> [ENTRIES SUPPLIED]

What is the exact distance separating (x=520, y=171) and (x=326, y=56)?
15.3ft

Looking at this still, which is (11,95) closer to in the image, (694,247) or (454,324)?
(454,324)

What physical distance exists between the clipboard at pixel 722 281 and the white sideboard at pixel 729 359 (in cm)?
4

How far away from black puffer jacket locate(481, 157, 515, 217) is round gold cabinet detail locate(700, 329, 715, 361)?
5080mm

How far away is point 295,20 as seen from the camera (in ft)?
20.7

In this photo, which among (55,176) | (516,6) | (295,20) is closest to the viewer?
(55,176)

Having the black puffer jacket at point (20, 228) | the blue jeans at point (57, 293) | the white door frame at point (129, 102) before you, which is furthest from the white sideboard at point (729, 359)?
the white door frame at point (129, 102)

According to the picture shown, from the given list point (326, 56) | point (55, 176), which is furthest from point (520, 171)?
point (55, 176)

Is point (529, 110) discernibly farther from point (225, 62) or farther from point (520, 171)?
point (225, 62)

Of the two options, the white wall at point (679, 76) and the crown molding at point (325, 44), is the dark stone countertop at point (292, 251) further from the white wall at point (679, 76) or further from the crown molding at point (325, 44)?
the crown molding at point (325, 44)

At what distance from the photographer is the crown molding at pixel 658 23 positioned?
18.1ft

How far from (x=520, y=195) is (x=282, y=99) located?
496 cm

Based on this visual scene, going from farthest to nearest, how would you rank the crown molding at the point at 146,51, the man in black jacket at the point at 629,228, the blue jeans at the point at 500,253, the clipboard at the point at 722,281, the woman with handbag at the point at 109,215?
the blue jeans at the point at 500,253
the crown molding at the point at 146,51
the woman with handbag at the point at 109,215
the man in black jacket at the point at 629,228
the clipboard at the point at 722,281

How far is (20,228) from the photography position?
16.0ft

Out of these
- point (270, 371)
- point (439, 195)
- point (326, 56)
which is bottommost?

> [GOAL OF THE EXERCISE] Rewrite all of the rows above, substituting "white dresser" for "white sideboard" and leaving everything else unchanged.

> [WORKED SOLUTION]
What is the exact distance separating (x=520, y=171) and (x=326, y=56)?
15.3ft

Looking at this still, which is (11,95) closer to in the image, (694,247) or (454,324)?
(454,324)

What physical distance exists between the clipboard at pixel 722 281 and the white dresser at pixel 729 359 (in cm)?
4

How far away from black puffer jacket locate(481, 157, 515, 217) is round gold cabinet detail locate(700, 329, 715, 361)?
5080mm

How far away is point 295,20 as seen from the camera (in ft)?
20.7

In this photo, which among (55,176) | (516,6) | (295,20) is closest to the viewer?
(55,176)

Having the black puffer jacket at point (20, 228) | the blue jeans at point (57, 293) | the white door frame at point (129, 102) before you, which is furthest from the white dresser at point (729, 359)?
the white door frame at point (129, 102)

According to the picture shown, from the given list point (326, 56) | point (55, 176), which is furthest from point (520, 171)?
point (55, 176)

Is point (529, 110) discernibly farther from point (225, 62) or farther from point (520, 171)?
point (225, 62)

Of the two options, the white wall at point (679, 76) and the crown molding at point (325, 44), is the dark stone countertop at point (292, 251) further from the white wall at point (679, 76) or further from the crown molding at point (325, 44)?
the crown molding at point (325, 44)

At what distance from the photographer is the crown molding at pixel 658 23 positioned?
18.1ft

How far from (x=520, y=195) is (x=282, y=99) located?
496 cm

Based on this visual scene, going from farthest to nearest, how would you rank the crown molding at the point at 146,51, the man in black jacket at the point at 629,228, the blue jeans at the point at 500,253, the clipboard at the point at 722,281, the woman with handbag at the point at 109,215?
the blue jeans at the point at 500,253
the crown molding at the point at 146,51
the woman with handbag at the point at 109,215
the man in black jacket at the point at 629,228
the clipboard at the point at 722,281

How far is (20,228) from the photography position?
16.0ft

Out of these
- point (270, 371)
- point (439, 195)
- point (326, 56)
which is bottommost?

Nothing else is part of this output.